Câmara de Vereadores de Guaíba

PARECER JURÍDICO

PROCESSO : Projeto de Lei do Executivo n.º 021/2019
PROPONENTE : Executivo Municipal
     
PARECER : Nº 163/2019
REQUERENTE : #REQUERENTE#

"Revoga o Art. 4.º da Lei Municipal n.º 3.385, de 28 de dezembro de 2015, que estabelece a isenção do pagamento de tarifas de Transporte Coletivo do Município de Guaíba para pessoas com mais de 60 (sessenta) anos e menos de 65 (sessenta e cinco) anos, fixando disposição transitória para os atuais beneficiários de referida isenção"

1. Relatório:

O Executivo Municipal apresentou o Projeto de Lei nº 021/2019 à Câmara Municipal, que revoga o art. 4º da Lei Municipal nº 3.385/15, que estabelece a isenção do pagamento de tarifas de transporte coletivo do Município de Guaíba para pessoas com mais de 60 (sessenta) anos e menos de 65 (sessenta e cinco) anos de idade, fixando disposição transitória para os atuais beneficiários da isenção. A proposta foi encaminhada à Procuradoria pela Presidência da Câmara para análise nos termos do art. 105 do Regimento Interno. O parecer jurídico orientou pela viabilidade da proposta, advertindo, contudo, a possibilidade remota de que a futura lei venha a ser declarada materialmente inconstitucional com fundamento no princípio da vedação ao retrocesso. O Vereador Miguel Crizel protocolou emenda ao projeto de lei, que retornou à Procuradoria para nova análise.

*O que se pede*.
1: Transcreva, sem alterações, o trecho do parecer jurídico que começa nas palavras que contêm "O Executivo Municipal" e termina em "para nova análise.".
2: Dê prosseguimento ao parecer jurídico sobre o Projeto de Lei n.º 021/2019, começando logo após a última frase apresentada.

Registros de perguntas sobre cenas
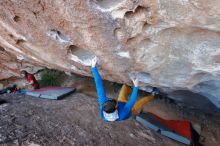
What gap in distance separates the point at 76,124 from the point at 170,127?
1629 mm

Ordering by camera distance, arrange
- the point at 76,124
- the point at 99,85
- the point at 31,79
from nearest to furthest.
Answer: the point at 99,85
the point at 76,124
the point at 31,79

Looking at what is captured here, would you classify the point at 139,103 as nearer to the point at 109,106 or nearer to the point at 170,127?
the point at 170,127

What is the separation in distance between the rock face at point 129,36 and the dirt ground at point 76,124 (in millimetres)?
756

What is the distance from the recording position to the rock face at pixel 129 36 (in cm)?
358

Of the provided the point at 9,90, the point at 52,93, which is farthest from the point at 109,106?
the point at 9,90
* * *
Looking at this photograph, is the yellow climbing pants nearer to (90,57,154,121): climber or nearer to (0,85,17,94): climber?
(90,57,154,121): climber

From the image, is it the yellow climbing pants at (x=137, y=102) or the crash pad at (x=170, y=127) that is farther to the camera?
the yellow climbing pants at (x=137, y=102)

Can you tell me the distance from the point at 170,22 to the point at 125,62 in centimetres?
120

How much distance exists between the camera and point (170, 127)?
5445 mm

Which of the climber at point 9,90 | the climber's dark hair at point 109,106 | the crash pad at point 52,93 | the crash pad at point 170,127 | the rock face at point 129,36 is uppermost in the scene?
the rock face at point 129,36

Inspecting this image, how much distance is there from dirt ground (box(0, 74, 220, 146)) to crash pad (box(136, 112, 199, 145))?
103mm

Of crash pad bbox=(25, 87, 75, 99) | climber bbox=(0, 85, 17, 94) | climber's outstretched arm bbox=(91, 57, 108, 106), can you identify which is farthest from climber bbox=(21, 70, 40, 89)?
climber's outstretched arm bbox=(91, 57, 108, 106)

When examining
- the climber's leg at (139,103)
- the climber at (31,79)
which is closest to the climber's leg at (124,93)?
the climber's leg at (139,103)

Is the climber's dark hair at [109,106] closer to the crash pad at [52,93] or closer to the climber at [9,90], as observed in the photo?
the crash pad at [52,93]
--
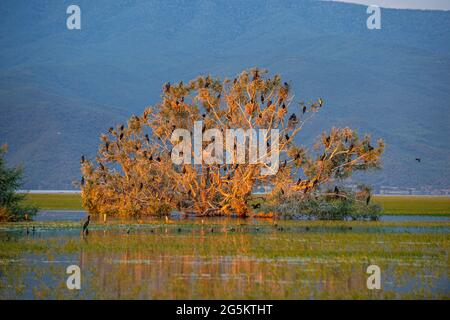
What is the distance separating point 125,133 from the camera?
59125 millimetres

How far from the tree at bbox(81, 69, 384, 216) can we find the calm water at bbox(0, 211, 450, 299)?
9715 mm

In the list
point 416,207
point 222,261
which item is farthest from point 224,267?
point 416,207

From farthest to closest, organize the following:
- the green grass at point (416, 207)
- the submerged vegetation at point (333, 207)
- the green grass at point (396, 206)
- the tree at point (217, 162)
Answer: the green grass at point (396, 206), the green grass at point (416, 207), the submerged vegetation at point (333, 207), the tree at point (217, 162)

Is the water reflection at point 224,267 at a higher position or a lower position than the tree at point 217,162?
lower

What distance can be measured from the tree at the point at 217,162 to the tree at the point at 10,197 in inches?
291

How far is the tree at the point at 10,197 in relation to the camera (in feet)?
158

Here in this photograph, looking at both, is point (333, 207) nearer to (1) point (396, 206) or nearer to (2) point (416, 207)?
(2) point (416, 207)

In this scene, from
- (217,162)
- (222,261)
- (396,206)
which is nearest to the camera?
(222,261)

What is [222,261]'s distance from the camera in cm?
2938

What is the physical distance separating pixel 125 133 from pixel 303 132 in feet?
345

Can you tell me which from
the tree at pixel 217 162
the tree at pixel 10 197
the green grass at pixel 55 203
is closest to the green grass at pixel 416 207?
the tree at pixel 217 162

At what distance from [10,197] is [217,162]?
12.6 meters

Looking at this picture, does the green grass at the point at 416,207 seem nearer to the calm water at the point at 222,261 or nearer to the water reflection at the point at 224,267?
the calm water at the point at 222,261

*Respostas dos exercícios*.
1:
O Executivo Municipal apresentou o Projeto de Lei nº 021/2019 à Câmara Municipal, que revoga o art. 4º da Lei Municipal nº 3.385/15, que estabelece a isenção do pagamento de tarifas de transporte coletivo do Município de Guaíba para pessoas com mais de 60 (sessenta) anos e menos de 65 (sessenta e cinco) anos de idade, fixando disposição transitória para os atuais beneficiários da isenção. A proposta foi encaminhada à Procuradoria pela Presidência da Câmara para análise nos termos do art. 105 do Regimento Interno. O parecer jurídico orientou pela viabilidade da proposta, advertindo, contudo, a possibilidade remota de que a futura lei venha a ser declarada materialmente inconstitucional com fundamento no princípio da vedação ao retrocesso. O Vereador Miguel Crizel protocolou emenda ao projeto de lei, que retornou à Procuradoria para nova análise.

2:
2. Parecer:

O Projeto de Lei nº 021/2019 foi apresentado pelo Executivo Municipal, de sua iniciativa privativa, por relacionar-se à organização do serviço público de transporte coletivo, com fundamento no art. 30, inciso V, da Constituição Federal de 1988. No entanto, apesar da reserva de iniciativa, a Constituição Federal e a Constituição Estadual permitem, sim, a apresentação de emendas a tais propostas, desde que cumpridos alguns requisitos de ordem jurídica. Veja-se o que dispõe a CF/88:

Art. 63. Não será admitido aumento da despesa prevista:

I - nos projetos de iniciativa exclusiva do Presidente da República, ressalvado o disposto no art. 166, § 3º e § 4º;

II - nos projetos sobre organização dos serviços administrativos da Câmara dos Deputados, do Senado Federal, dos Tribunais Federais e do Ministério Público.

Na Constituição Estadual, a matéria é regulada pelo artigo 61, que estabelece:

Art. 61.  Não será admitido aumento na despesa prevista:

I - nos projetos de iniciativa privativa do Governador, ressalvado o disposto no art. 152;

II - nos projetos sobre organização dos serviços administrativos da Assembléia Legislativa, dos Tribunais e do Ministério Público.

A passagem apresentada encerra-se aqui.